“La bande de Poitiers”
Fils d’expatrié français à Madrid et à Buenos Aires, Stéphane Séjourné retourne en France pour faire ses études à l’université de Poitiers. S’engageant à gauche dans la mouvance socialiste et participant notamment au blocage de sa faculté face au contrat première embauche ou à l’occupation du MEDEF (Mouvement des entreprises de France) en 2006, il se lie d’amitié avec d’autres socialistes (dont Sacha Houlié, aujourd’hui représentant de l’aile gauche de Renaissance) et forme avec eux “la bande de Poitiers” en soutien à Dominique Strauss-Kahn jusqu’à l’affaire du Sofitel en 2012. Il intègre alors le cabinet de Jean-Paul Huchon, président du Conseil régional d’Île-de-France.

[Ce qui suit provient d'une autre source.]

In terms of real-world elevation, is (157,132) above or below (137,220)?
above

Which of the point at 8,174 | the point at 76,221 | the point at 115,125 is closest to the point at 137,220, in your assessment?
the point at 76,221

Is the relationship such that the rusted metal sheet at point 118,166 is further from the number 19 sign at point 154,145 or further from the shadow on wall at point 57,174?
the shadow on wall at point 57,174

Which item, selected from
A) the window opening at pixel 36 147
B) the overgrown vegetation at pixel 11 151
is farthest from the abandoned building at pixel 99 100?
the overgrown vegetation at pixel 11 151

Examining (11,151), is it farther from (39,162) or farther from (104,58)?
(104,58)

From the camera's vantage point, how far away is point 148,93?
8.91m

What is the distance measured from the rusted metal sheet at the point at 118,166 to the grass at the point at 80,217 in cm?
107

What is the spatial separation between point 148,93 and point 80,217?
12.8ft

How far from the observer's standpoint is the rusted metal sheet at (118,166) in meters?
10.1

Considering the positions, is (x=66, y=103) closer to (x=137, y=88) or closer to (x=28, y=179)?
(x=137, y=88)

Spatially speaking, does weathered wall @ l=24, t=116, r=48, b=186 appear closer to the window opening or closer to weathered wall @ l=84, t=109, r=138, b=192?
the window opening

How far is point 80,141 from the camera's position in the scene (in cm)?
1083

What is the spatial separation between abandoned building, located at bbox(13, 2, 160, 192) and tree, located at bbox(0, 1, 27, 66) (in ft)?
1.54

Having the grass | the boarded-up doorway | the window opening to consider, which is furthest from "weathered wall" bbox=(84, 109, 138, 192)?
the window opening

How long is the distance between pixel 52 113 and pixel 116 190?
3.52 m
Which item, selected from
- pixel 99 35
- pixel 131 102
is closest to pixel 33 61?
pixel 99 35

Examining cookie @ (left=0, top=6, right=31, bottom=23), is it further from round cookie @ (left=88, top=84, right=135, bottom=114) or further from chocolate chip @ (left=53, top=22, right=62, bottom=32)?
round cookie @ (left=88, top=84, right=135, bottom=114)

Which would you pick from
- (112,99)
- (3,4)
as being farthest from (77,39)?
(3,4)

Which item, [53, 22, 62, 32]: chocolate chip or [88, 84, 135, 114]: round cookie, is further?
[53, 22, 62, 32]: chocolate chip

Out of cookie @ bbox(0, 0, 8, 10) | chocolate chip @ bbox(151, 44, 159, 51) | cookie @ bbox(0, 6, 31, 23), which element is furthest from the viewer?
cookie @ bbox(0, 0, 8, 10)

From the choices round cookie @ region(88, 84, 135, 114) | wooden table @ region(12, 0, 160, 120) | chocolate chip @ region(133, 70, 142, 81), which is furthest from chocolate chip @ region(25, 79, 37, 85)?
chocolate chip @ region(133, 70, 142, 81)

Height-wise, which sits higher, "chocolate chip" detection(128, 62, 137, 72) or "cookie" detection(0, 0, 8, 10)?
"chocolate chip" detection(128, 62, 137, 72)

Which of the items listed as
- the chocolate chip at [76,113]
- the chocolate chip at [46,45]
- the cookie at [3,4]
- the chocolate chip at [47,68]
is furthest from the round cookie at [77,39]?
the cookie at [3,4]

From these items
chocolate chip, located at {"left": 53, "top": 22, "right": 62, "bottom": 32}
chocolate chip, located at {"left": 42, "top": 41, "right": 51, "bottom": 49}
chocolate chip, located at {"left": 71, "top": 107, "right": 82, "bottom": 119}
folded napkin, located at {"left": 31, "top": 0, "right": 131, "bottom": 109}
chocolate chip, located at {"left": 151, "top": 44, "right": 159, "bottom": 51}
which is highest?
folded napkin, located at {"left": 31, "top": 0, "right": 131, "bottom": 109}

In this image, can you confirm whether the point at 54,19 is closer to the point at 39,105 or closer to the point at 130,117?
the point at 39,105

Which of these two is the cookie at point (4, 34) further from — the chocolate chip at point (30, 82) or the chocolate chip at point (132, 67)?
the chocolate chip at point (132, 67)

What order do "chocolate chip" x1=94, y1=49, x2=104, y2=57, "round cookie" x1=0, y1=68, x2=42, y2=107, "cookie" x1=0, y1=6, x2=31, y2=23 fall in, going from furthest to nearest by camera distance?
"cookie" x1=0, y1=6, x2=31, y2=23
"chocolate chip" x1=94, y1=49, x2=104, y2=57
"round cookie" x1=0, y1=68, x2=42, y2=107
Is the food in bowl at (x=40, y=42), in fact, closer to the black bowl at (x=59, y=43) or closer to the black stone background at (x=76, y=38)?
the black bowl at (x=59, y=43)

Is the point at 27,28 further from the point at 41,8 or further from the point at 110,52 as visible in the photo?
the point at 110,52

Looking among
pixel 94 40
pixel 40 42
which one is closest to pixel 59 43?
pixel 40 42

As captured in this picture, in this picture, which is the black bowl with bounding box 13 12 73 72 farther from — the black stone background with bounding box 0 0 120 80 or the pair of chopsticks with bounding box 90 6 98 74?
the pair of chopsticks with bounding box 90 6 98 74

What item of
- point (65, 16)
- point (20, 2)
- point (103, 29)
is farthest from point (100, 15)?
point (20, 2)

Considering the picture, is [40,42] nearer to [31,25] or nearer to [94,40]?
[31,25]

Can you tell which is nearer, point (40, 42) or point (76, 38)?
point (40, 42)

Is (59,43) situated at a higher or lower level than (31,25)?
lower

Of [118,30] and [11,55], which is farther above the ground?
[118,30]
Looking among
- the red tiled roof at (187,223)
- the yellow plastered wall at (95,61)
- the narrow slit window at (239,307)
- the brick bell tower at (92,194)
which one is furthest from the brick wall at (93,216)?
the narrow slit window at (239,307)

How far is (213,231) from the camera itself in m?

Une ascension fulgurante au sein d’En Marche
En 2014, Stéphane Séjourné devient conseiller ministériel d’Emmanuel Macron chargé des relations avec les élus. Avec la “bande de Poitiers”, il contribue au lancement du mouvement En Marche : c’est alors que démarre son parcours européen. En 2019, il est en sixième position sur la liste européenne de LREM, il prend ensuite la tête de la délégation LREM au Parlement européen,la tête de liste, Nathalie Loiseau,ayant fait l’objet de nombreuses polémiques). Puis, il est élu à la tête du groupe libéral Renew en 2021. Il le renforce notamment en attirant de nouveaux députés et développe les alliances avec le Parti Populaire européen (PPE) et les sociaux-démocrates (S&D).
Un an après, il prend également la tête du parti Renaissance et est récompensé de son bilan en étant nommé ministre des Affaires étrangères et de l’Europe au sein du gouvernement Attal. Enfin, après la démission de Thierry Breton, il est nommé commissaire européen par Emmanuel Macron et Ursula von der Leyen.
Une nomination critiquée
La nomination de Stéphane Séjourné en tant que commissaire européen est loin de faire l’unanimité au sein de la classe politique française, notamment à gauche. En effet, alors que Thierry Breton était supposé devenir un poids lourd de l’équipe von der Leyen, permettant de favoriser la pluralité dans une Commission surtout composée de conservateurs du PPE, sa nomination risque d’affaiblir l’esprit de compromis qui prévaut au sein de l’institution.
Les velléités d’autonomie européenne, pourtant affirmées par Emmanuel Macron dans son discours de la Sorbonne d’avril 2024, semblent également s’éloigner en faveur d’un rapprochement sur les positions diplomatiques américaines.
Enfin, dans un contexte politique français troublé, la démission d’un technocrate comme Thierry Breton et son remplacement par Stéphane Séjourné, qui dispose de moins d’expérience exécutive, peut interroger.
De nouveaux défis
Stéphane Séjourné devra affronter de nombreux défis au sein du Parlement européen : tout d’abord, avant même d’occuper son portefeuille, sa nomination devra être acceptée par les parlementaires européens (ce qui a de bonnes chances d’arriver au vu de son expérience parlementaire mais n’est pas assuré). Surtout, même si la France est affaiblie au niveau européen par la démission forcée de Thierry Breton, il hérite tout de même, en plus de la vice-présidence de la Commission, d’un portefeuille clé : celui de la stratégie industrielle.
Le rapport Draghi a ainsi souligné le caractère crucial de ce domaine : la productivité européenne a en effet tendance à stagner par rapport à la Chine mais aussi aux Etats-Unis (alors que les Etats-Unis ont créé 6 entreprises valant plus de 1 trillion de dollars, l’Europe n’a créé aucune nouvelle entreprise valant plus de 100 millions de dollars), nul doute que Stéphane Séjourné aura du pain sur la planche.